The ABAA recently held their annual west coast fair in Pasadena and now we know why. Book collectors are a highly intelligent and moral group of people, and Pasadena is just the place for people like this. Item 17 is a promotional booklet for Pasadena California put out by the Pasadena Board of Trade in 1900. It describes the city's climate, history, accessibility to transportation and more details about the city, including several images. A small map is included. The city officials brag that Pasadena “was founded by an intelligent class of people and during the whole period of its history it has continued to draw unto itself residents of like character, until now it is distinguished as a city wherein the standard of intellectuality, refinement, morality, thrift, enterprise and similar qualities is exceptionally high.” $225.

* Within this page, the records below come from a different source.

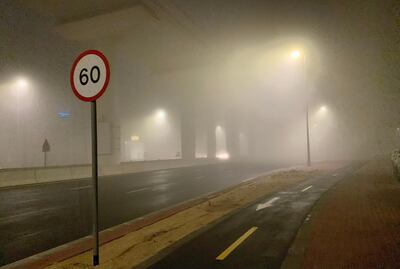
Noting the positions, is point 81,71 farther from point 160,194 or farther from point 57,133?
point 57,133

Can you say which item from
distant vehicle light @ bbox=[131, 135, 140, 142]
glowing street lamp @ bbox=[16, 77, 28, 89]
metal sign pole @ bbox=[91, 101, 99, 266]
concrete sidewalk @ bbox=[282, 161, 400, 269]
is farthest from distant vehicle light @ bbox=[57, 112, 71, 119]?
metal sign pole @ bbox=[91, 101, 99, 266]

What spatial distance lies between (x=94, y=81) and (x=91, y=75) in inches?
4.6

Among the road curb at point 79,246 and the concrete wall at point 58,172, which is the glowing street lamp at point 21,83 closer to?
the concrete wall at point 58,172

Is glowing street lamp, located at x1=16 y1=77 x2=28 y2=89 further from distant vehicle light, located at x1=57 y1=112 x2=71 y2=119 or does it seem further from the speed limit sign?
the speed limit sign

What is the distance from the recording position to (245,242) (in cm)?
685

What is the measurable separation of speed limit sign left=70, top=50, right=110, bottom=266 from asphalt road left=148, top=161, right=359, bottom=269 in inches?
54.4

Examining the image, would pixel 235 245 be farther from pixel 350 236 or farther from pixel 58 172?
pixel 58 172

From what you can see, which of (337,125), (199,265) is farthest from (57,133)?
(337,125)

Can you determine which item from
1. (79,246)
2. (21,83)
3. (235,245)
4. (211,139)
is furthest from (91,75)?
(211,139)

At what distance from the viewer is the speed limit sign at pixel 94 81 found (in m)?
5.01

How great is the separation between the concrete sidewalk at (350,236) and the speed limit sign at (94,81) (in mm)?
3208

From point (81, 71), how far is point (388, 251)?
608cm

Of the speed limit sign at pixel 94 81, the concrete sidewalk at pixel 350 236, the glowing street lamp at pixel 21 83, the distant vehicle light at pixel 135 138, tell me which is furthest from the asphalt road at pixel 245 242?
the distant vehicle light at pixel 135 138

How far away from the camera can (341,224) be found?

Ansel Adams is noted for his spectacular photographs of scenery, particularly in California. This book also contains photographs of scenes from California, but it is otherwise nothing like Adams' other works. These photographs were taken at the Manzanar Japanese internment camp during World War II. It is in effect a photographic essay on humanity, democracy, decency, and the values Americans normally hold dear, though occasionally losing their way. The title is Born Free and Equal, published in 1944. Adams photographed the loyal Japanese-American citizens going about their lives under the deprived conditions of the camp. He left it to viewers to reach their own conclusions, but the inescapable message is that these interred ethnically Japanese Americans were no different from the rest of us. This copy has been inscribed by the Director of Manzanar to his children. Ralph Merritt was sympathetic to the Japanese held under his authority and was relatively popular with the internees based on his previous connections with the community as president of the Rice Growers Association. It was Merritt who invited his friend and fellow member of the Sierra Club, Ansel Adams, to photograph for the most part freely at the camp. Merritt writes, “To Cle and Pete to remember our days together in Manzanar when we and a lot of other folks worked together [so] that those described in this book might with us, have their opportunity for freedom & equality in America. With appreciation and affection Dad.” Adams dedicated the book to Merritt. Item 24. $1,250.